Wendy Chin-Tanner is the author of the poetry collection Turn (Sibling Rivalry Press, 2014) which was a finalist for the Oregon Book Awards and co-author of the graphic novel American Terrorist (A Wave Blue World). Her poetry has been nominated for the Best of the Net Prize and the Pushcart Prize, and has been featured at a variety of venues including The Rumpus, Vinyl Poetry, Denver Quarterly, The Normal School, The Huffington Post, RHINO Poetry, and The Mays Anthology of Oxford and Cambridge. She is a founding editor at Kin Poetry Journal, poetry editor at The Nervous Breakdown, and staff interviewer at Lantern Review.

Her poem, "This Bed This Room," appeared in Issue Seventy-Four of The Collagist.

Here, Wendy Chin-Tanner speaks with interviewer Jason Gray about childbirth, the universality of pain, and doing things in threes.

How did you come to write this poem?

This poem was written in the first months following the birth of my second daughter during what is commonly referred to as “the fourth trimester.” I often find inspiration in the body, specifically in the juxtaposition between the world of the mind and corporeal reality. What interests me about childbirth as a subject for literary inquiry is the twinning of the creative force with the abjectness of the body. Many of the world’s spiritual traditions, both eastern and western, explore the meaning of the body in pain and the universality of pain, how physical suffering is the common denominator of being alive. Think of the Buddhist principle that life is suffering. Think of Christ on the cross. In exploring the relevance of these venerable spiritual traditions to the suffering of the female body, specifically the maternal body, I find the postpartum space to be a fruitful poetic garden. Childbirth is a liminal space and the confinement of the immediate postpartum period allows for a lingering between one world and another, where the membrane is thin. To write from that space is to enact one of the defining characteristics of poetry: the act of verbalizing the nonverbal. To write from that space also creates a feminist counternarrative to the longstanding mainstream contention that the subject of motherhood is not one of serious literary endeavor. I beg to differ.

Why did you decide on lines of three syllables each? Are syllabics a usual form for your poems to take?

The poems in my forthcoming second collection "Anyone Will Tell You” are preoccupied with an investigation of form and its subversion as an expression of the relationships between gender and identity, parent and child, self and other, the personal and the political, humanity and the environment, and the earthly and the cosmic. Within that investigation, I started out working mostly with blank verse couplets but then, in conjunction with the birth of my second daughter, I began to write primarily on my iPhone's Notes app while pacing the halls with the baby in a sling to keep her asleep. This rhythmic movement coupled with the restriction of that tiny screen led to the development of a new form consisting of three syllables per line and three lines per stanza, which I think of as trisyllabic triplets or 3x3s.
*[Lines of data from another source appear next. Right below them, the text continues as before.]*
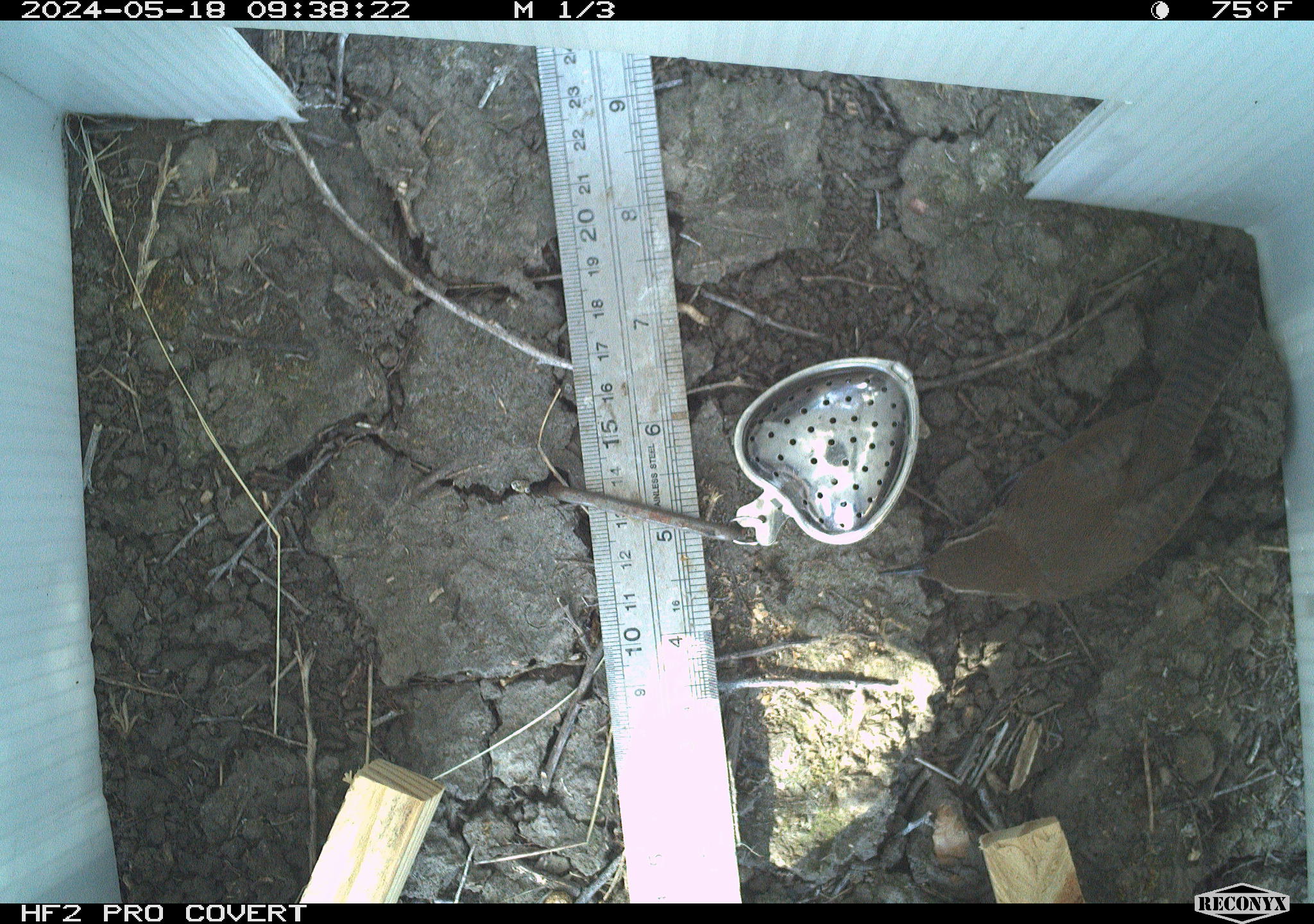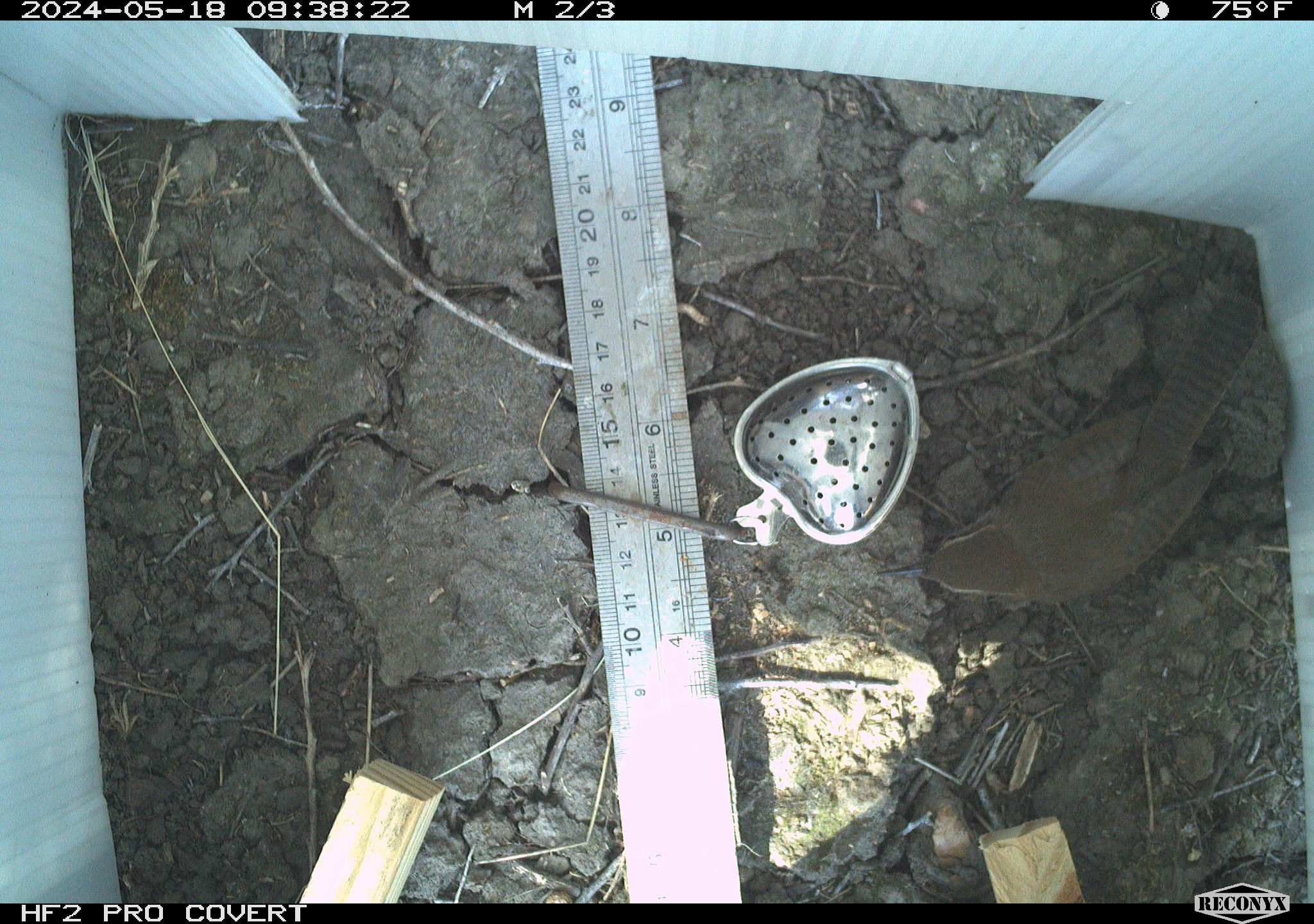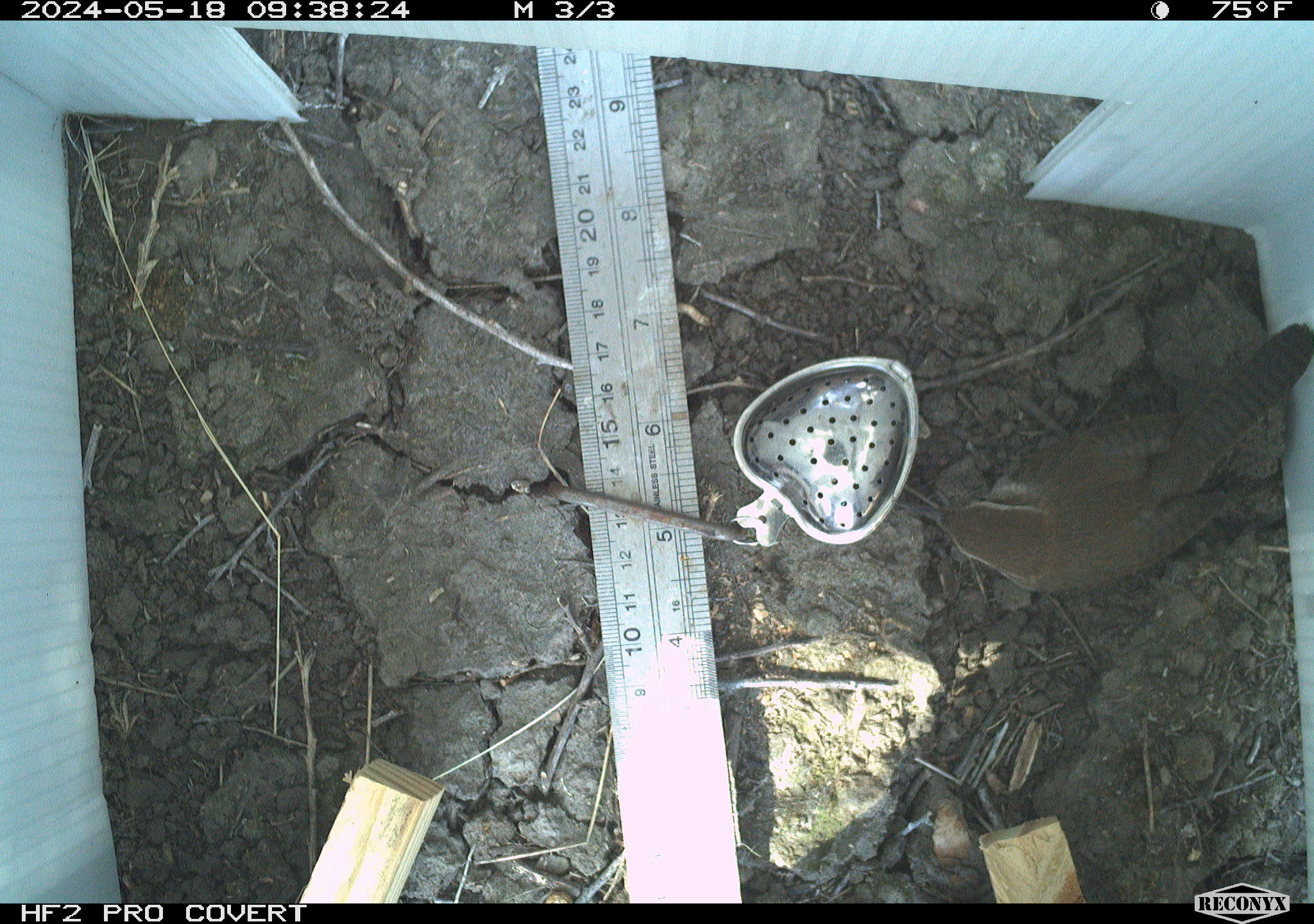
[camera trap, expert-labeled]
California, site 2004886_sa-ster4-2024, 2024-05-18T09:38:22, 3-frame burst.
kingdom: Animalia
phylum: Chordata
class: Aves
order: Passeriformes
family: Troglodytidae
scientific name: Troglodytidae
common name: wren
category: troglodytidae family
Eschewing punctuation and most capitalizations, on a technical level, I discovered that 3x3s are highly fluid with a multitude of  elisions that work with and rely on the rhythm of the English language to expand the possibilities of meaning from line to line.

How does the presence of the many instances of internal rhyme (skin/thin; moon/spoon; night/flight) in concordance with or contrast to the full rhyme that exists between the two last stanzas (rest/breast) affect the poem, in your mind?
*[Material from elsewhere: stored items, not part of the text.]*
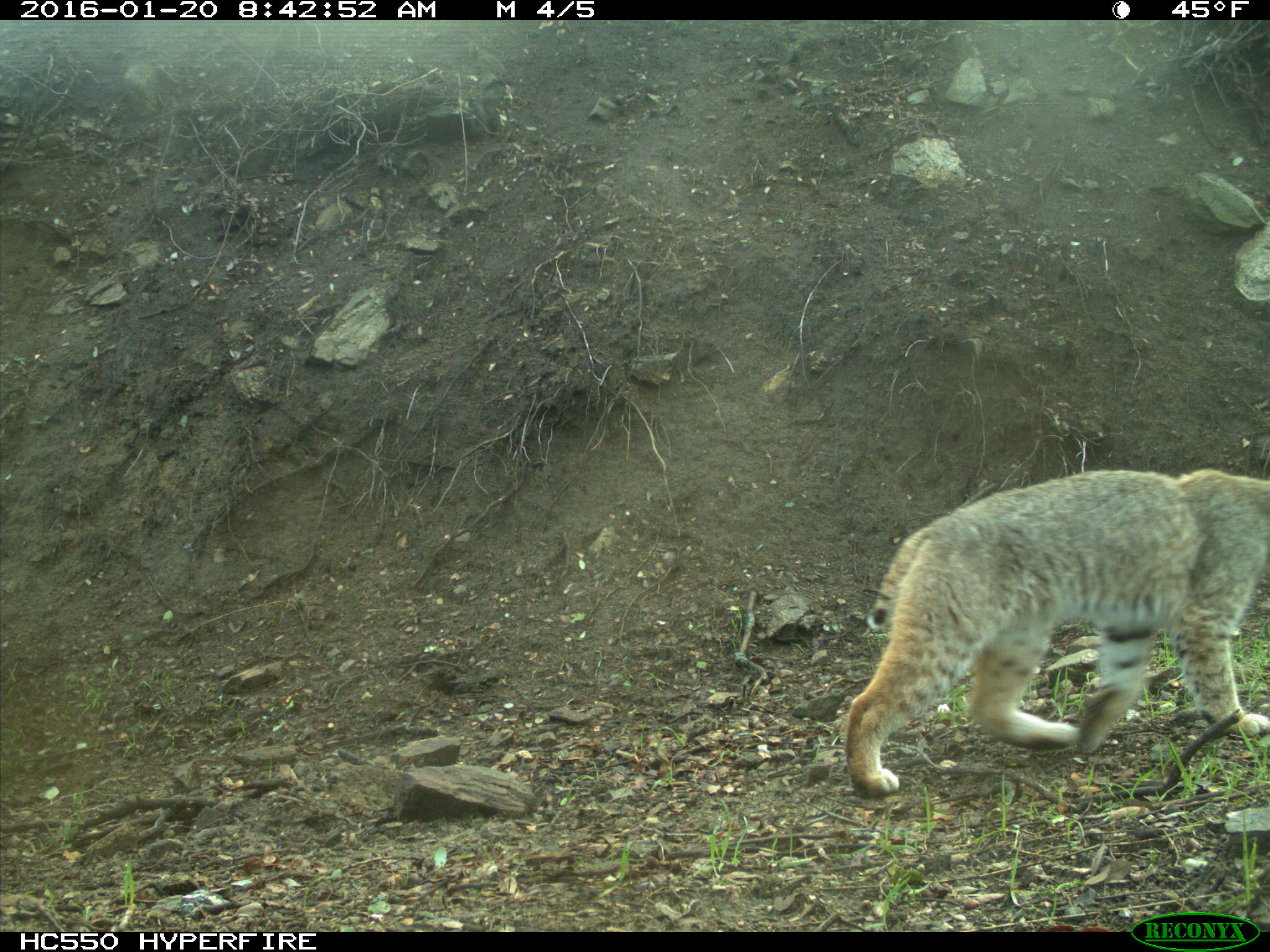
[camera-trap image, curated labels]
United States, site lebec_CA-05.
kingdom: Animalia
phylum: Chordata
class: Mammalia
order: Carnivora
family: Felidae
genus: Lynx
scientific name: Lynx rufus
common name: bobcat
I’m interested in general in the way that internal rhyme lends itself to a quieter, less percussive, more subtle, and fluid musicality than end rhyme, which I think works well with the elisions that the 3x3 poetic form employ, and in particular, I find that internal rhyme suits the tone and narrative content of this poem. The masculine rhyme at the end of the poem serves as a kind of sonic punctuation signaling a sense of conclusion to the ear. In thinking about the natural iambic pulse of English and how it informs the comprehension and interpretation of language, I experimented with different compositional strategies for making meaning, notating, and directing the way in which the poem might sound and be read; its beats, its rests, its cadence.

What are you reading?

Meg Wolitzer’s “The Female Persuasion” and Vanessa Angelica Villarreal’s “Beast Meridian.”

What are you writing?

A novel set in 1950s NYC and rural Louisiana.